§ THE EXERCISE: Change "closest" to "nearest" in the entries, beginning at the line that has "Taking the shadow" and continuing through the end of the entries. Give those lines again with nothing else altered.

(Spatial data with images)

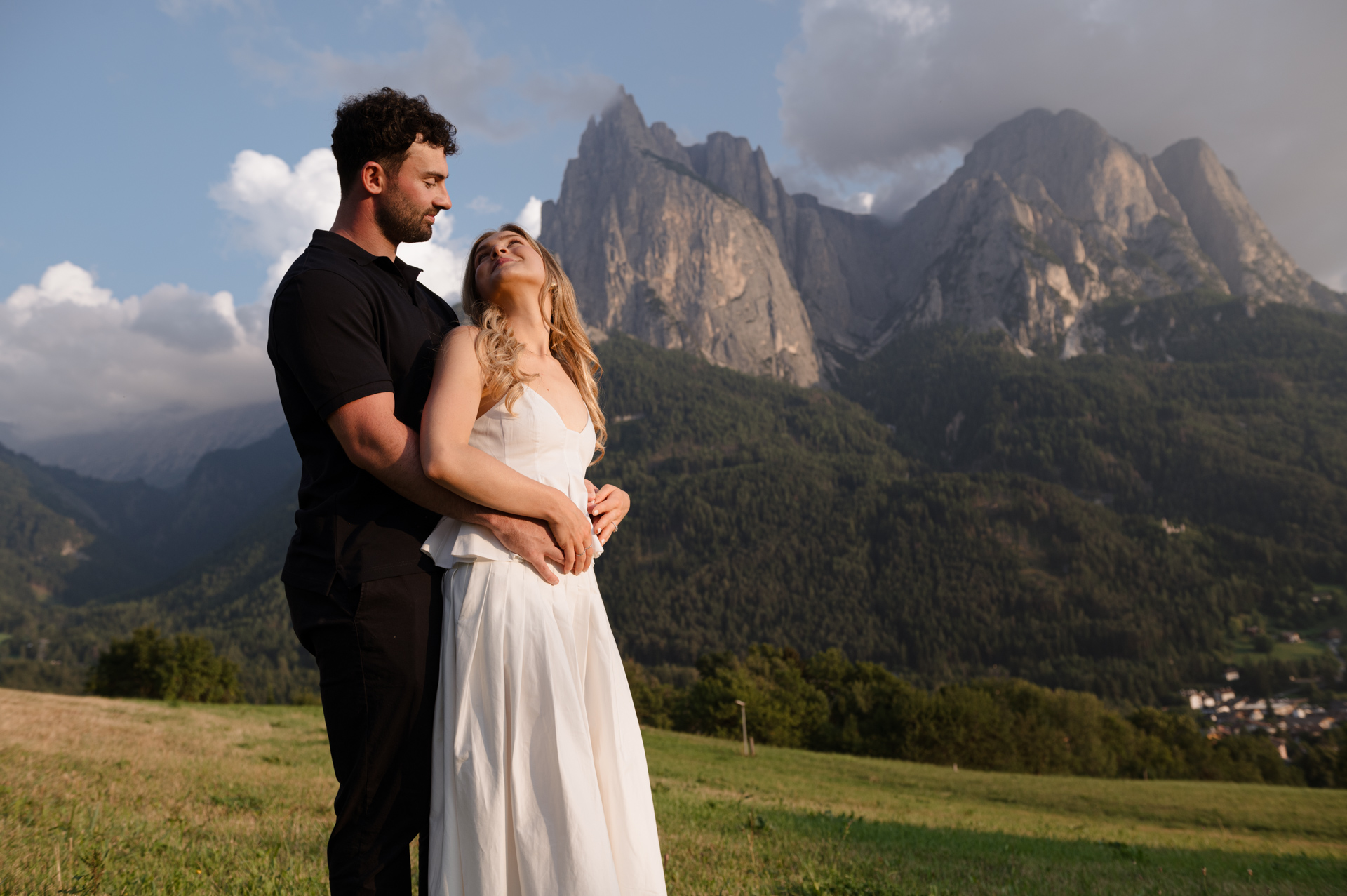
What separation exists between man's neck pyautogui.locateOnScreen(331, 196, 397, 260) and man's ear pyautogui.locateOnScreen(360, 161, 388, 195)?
45 millimetres

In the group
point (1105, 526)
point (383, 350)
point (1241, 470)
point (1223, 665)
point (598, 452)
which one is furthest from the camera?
point (1241, 470)

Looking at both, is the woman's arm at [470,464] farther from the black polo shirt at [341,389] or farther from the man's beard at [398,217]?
the man's beard at [398,217]

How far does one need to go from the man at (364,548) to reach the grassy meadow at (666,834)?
2.58 meters

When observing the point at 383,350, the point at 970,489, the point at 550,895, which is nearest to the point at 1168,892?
the point at 550,895

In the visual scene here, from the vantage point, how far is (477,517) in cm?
243

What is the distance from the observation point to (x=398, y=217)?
108 inches

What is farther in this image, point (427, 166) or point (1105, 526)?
point (1105, 526)

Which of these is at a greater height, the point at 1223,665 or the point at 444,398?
the point at 444,398

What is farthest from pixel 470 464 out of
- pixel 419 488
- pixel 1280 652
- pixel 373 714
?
pixel 1280 652

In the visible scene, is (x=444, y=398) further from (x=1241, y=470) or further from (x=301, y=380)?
(x=1241, y=470)

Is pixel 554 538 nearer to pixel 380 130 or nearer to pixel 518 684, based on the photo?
pixel 518 684

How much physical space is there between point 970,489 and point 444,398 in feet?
617

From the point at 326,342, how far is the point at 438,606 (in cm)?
96

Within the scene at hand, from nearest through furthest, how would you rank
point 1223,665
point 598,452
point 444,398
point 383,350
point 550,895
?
point 550,895 < point 444,398 < point 383,350 < point 598,452 < point 1223,665
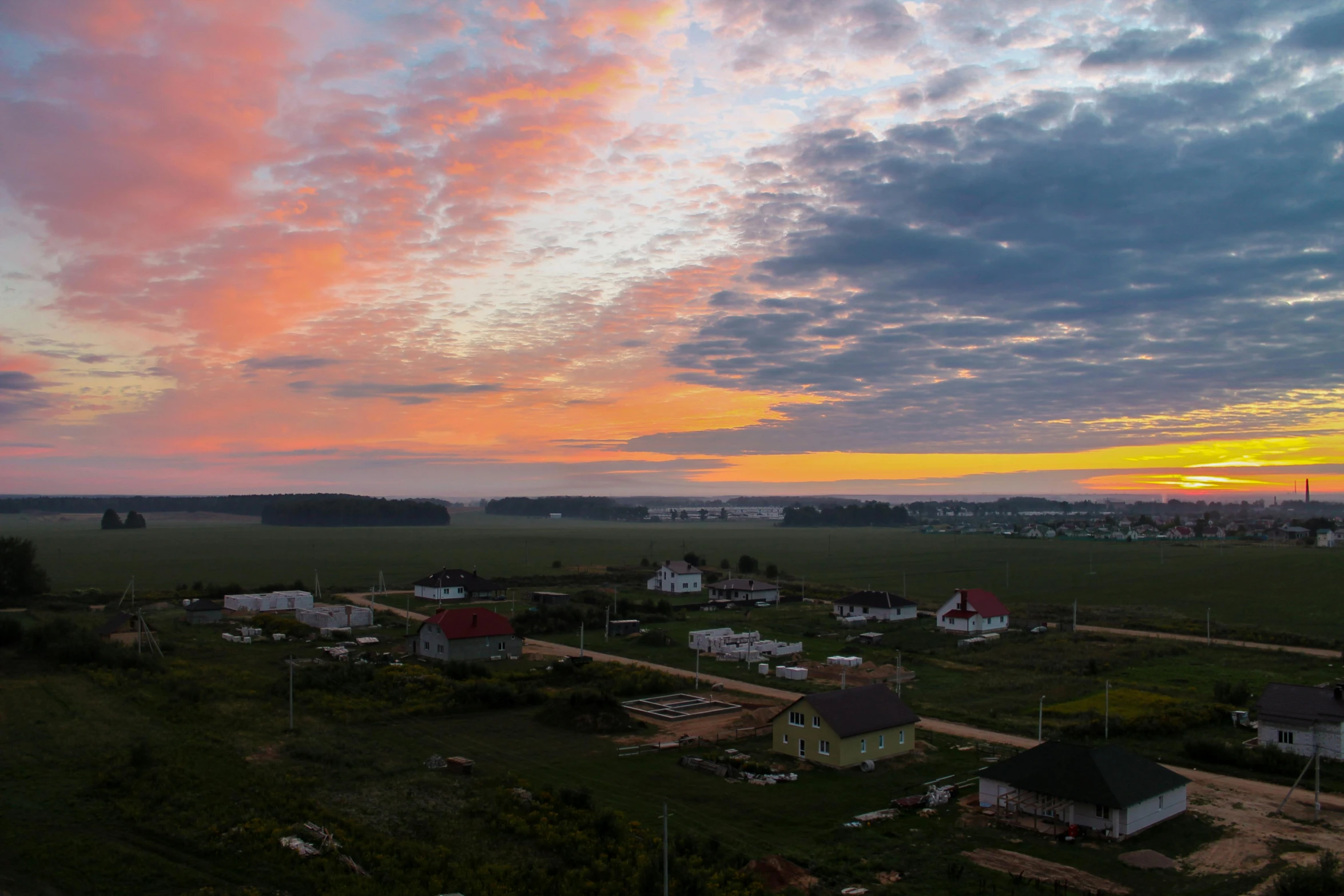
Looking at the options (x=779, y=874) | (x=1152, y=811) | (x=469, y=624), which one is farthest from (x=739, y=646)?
(x=779, y=874)

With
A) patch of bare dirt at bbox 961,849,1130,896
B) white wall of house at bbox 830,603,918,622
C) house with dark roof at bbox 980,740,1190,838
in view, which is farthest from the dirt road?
patch of bare dirt at bbox 961,849,1130,896

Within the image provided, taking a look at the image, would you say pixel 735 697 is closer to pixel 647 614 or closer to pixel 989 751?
pixel 989 751

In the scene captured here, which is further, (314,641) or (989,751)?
(314,641)

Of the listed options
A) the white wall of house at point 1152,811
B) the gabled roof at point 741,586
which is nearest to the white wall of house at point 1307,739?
the white wall of house at point 1152,811

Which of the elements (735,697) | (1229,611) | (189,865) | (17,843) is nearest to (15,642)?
→ (17,843)

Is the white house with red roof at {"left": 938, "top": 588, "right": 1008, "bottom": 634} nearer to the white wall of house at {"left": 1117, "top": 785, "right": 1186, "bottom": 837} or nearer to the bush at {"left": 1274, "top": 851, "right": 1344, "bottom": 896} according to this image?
the white wall of house at {"left": 1117, "top": 785, "right": 1186, "bottom": 837}
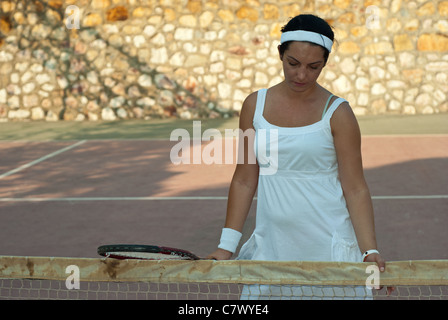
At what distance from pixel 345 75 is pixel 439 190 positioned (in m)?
6.81

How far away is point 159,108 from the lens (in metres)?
14.5

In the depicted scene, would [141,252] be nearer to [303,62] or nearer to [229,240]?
[229,240]

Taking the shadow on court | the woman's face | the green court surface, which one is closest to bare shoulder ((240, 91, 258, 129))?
the woman's face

§ RESULT OF THIS TASK:
Taking the shadow on court | the woman's face | the green court surface, which one is nearest to bare shoulder ((240, 91, 258, 129))?
the woman's face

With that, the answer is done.